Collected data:
[Start of Attachment]

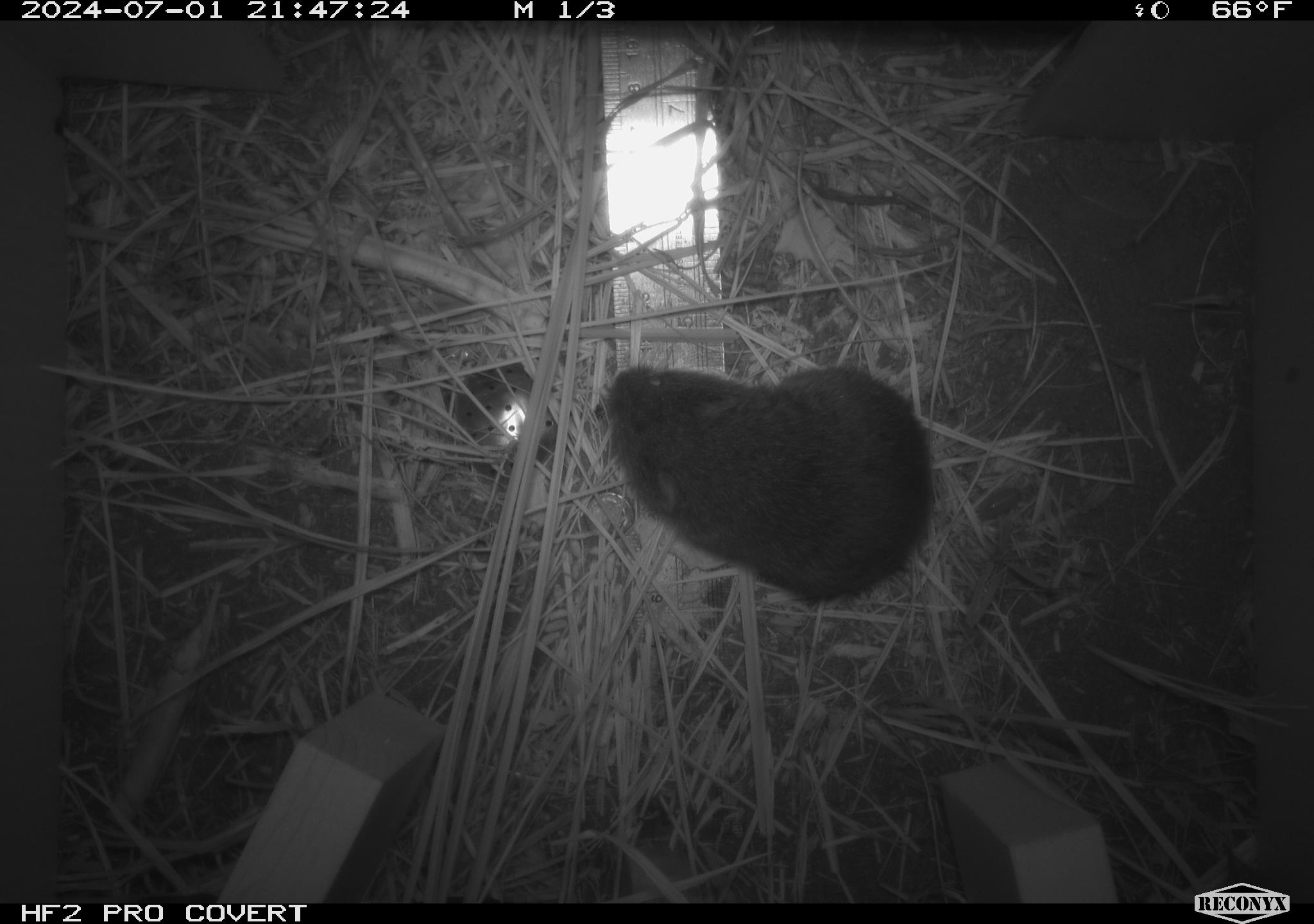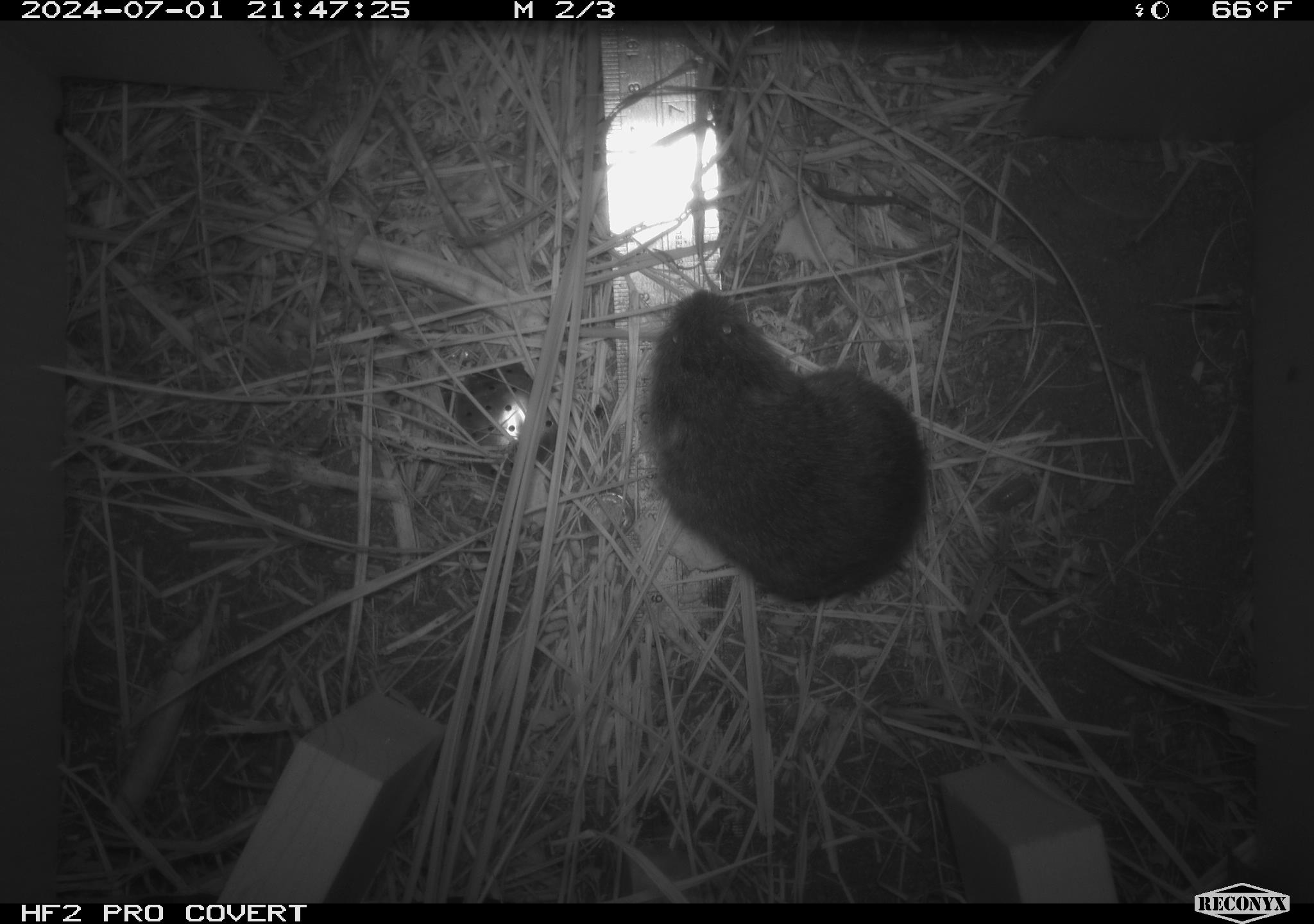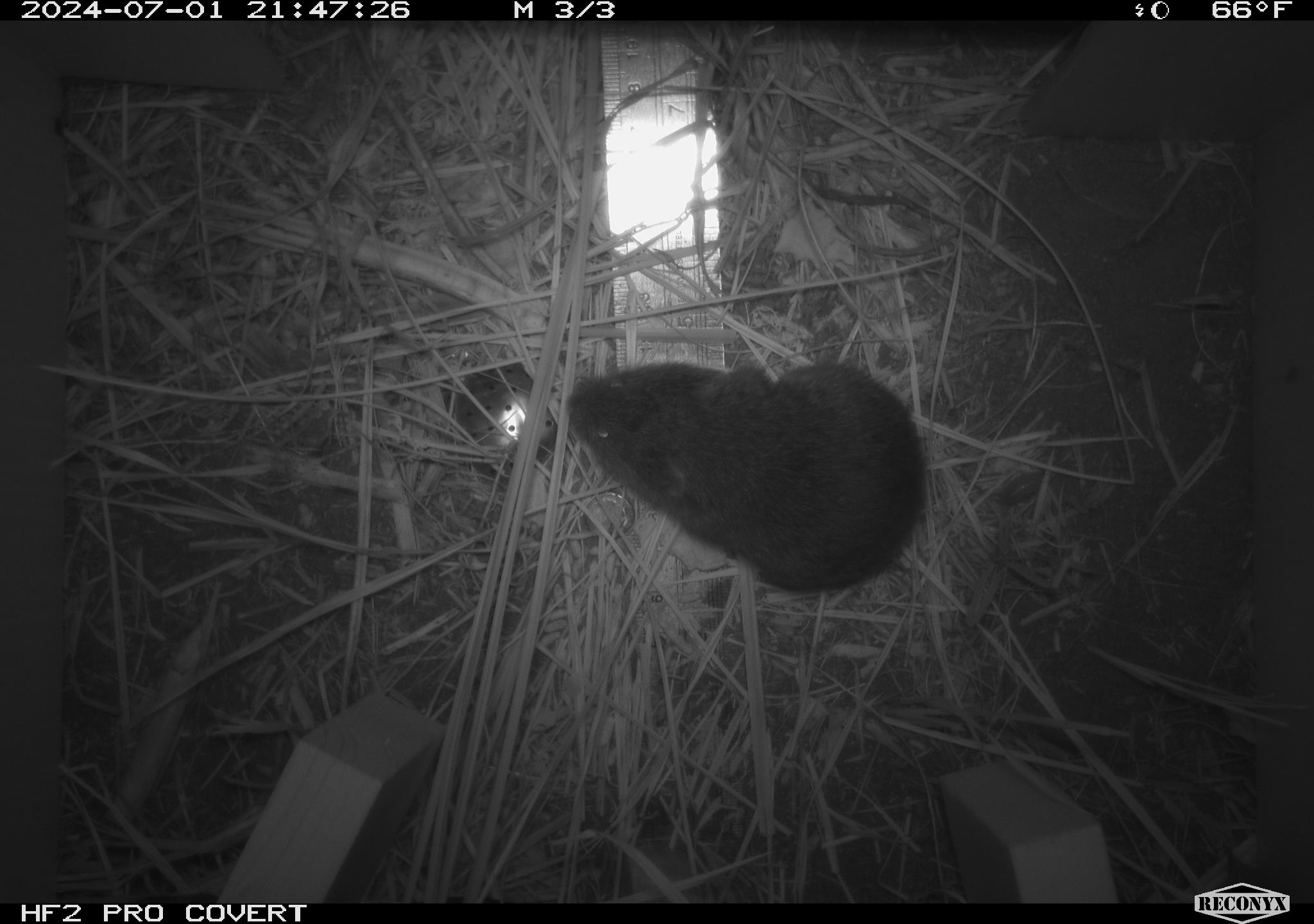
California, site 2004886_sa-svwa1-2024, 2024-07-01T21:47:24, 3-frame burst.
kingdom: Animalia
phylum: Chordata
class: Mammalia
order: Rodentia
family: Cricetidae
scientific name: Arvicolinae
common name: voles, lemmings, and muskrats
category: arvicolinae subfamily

[End of Attachment]

▶ What the task asks
For each entry above, write it out again exactly but leave out any picture.

▶ Completed exercise
California, site 2004886_sa-svwa1-2024, 2024-07-01T21:47:24, 3-frame burst.
kingdom: Animalia
phylum: Chordata
class: Mammalia
order: Rodentia
family: Cricetidae
scientific name: Arvicolinae
common name: voles, lemmings, and muskrats
category: arvicolinae subfamily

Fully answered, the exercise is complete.